[[ Data for this task, beginning ]]
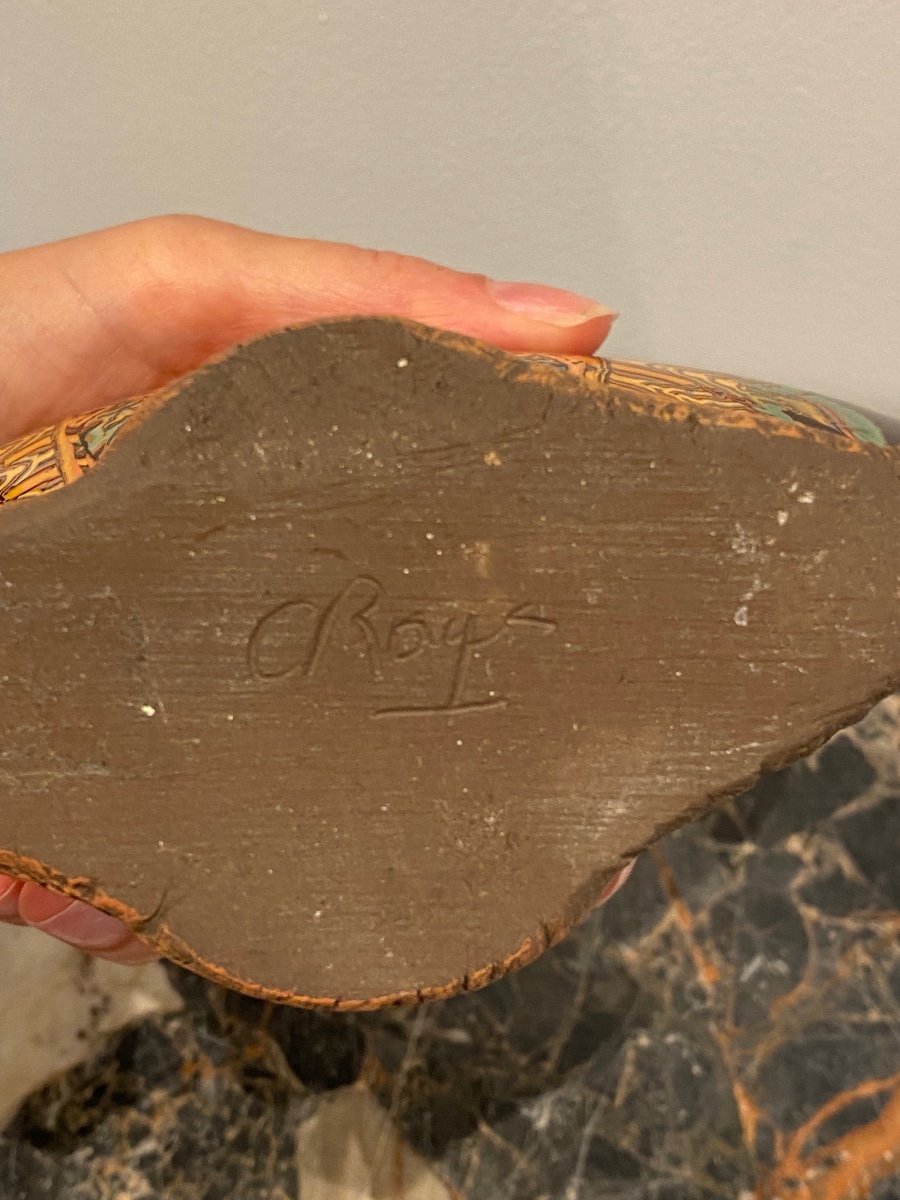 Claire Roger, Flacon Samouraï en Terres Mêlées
[[ Data for this task, end ]]
[[ Data for this task, beginning ]]
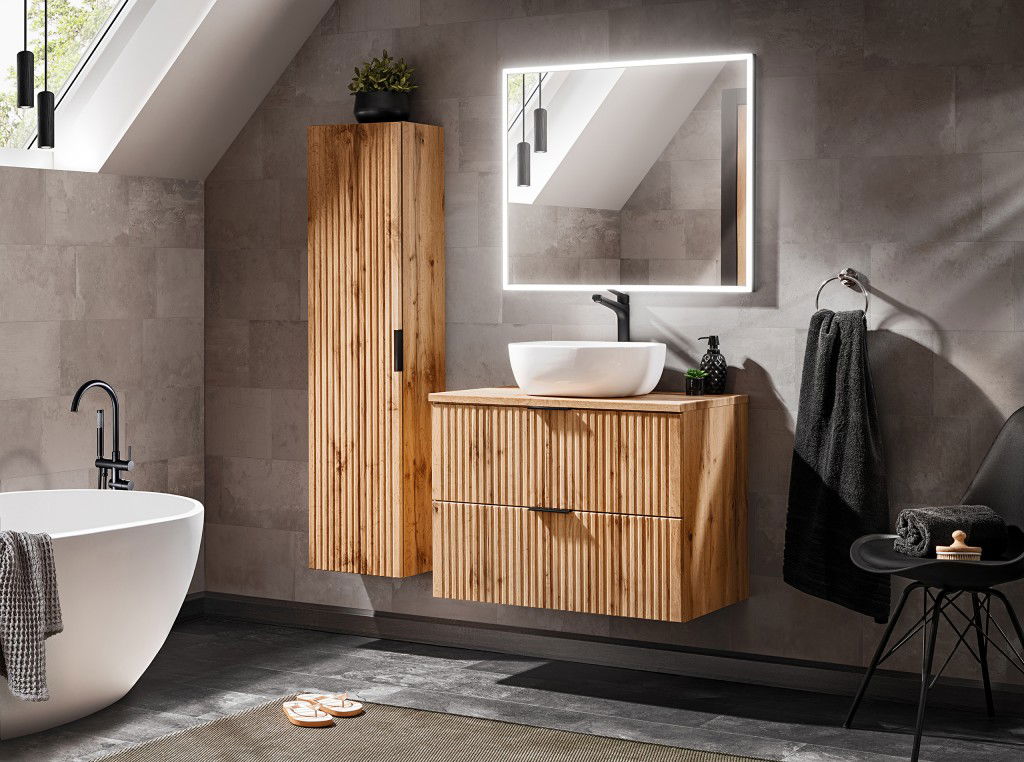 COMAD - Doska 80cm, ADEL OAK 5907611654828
[[ Data for this task, end ]]
[[ Data for this task, beginning ]]
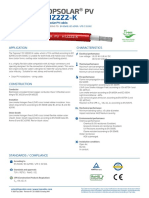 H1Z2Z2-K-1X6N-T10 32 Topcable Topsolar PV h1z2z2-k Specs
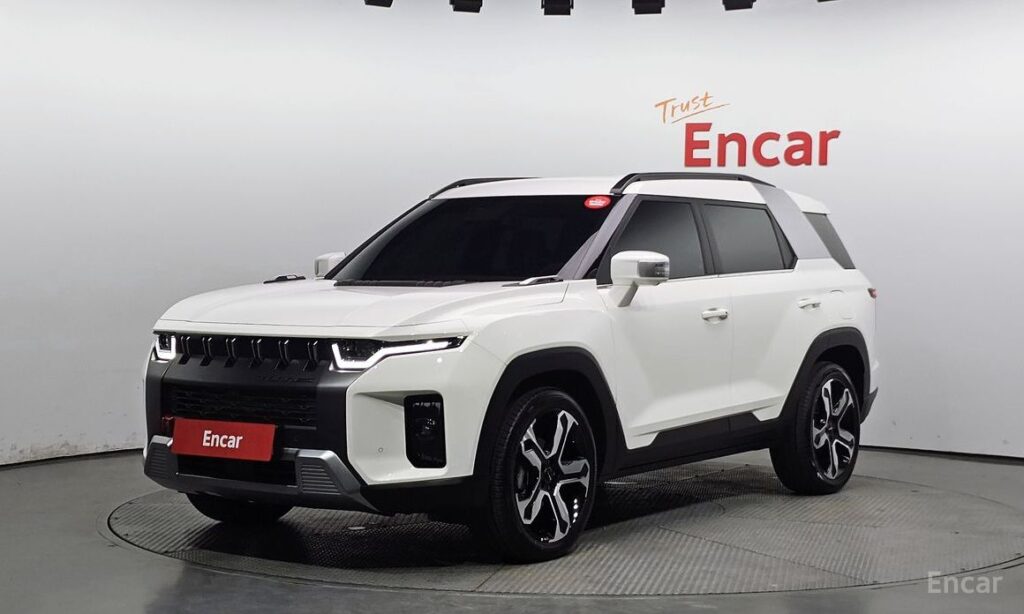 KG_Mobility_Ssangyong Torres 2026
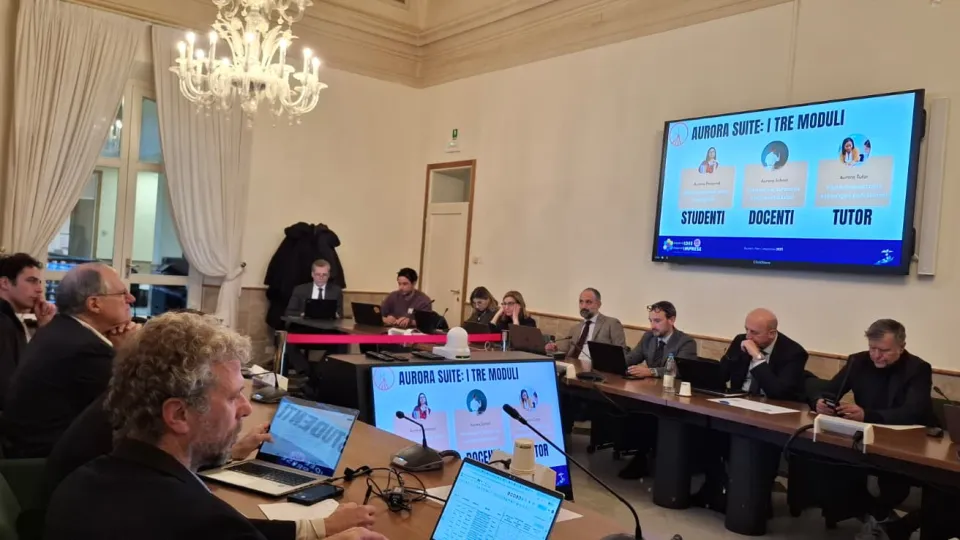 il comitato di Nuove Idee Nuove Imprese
[[ Data for this task, end ]]
◆ To do
Would you set down only the lines above from the line with "KG_Mobility_Ssangyong Torres 2026" to the line with "il comitato di Nuove Idee Nuove Imprese", both included, exactly as they stand and without the pictures?

◆ Result
 KG_Mobility_Ssangyong Torres 2026
 il comitato di Nuove Idee Nuove Imprese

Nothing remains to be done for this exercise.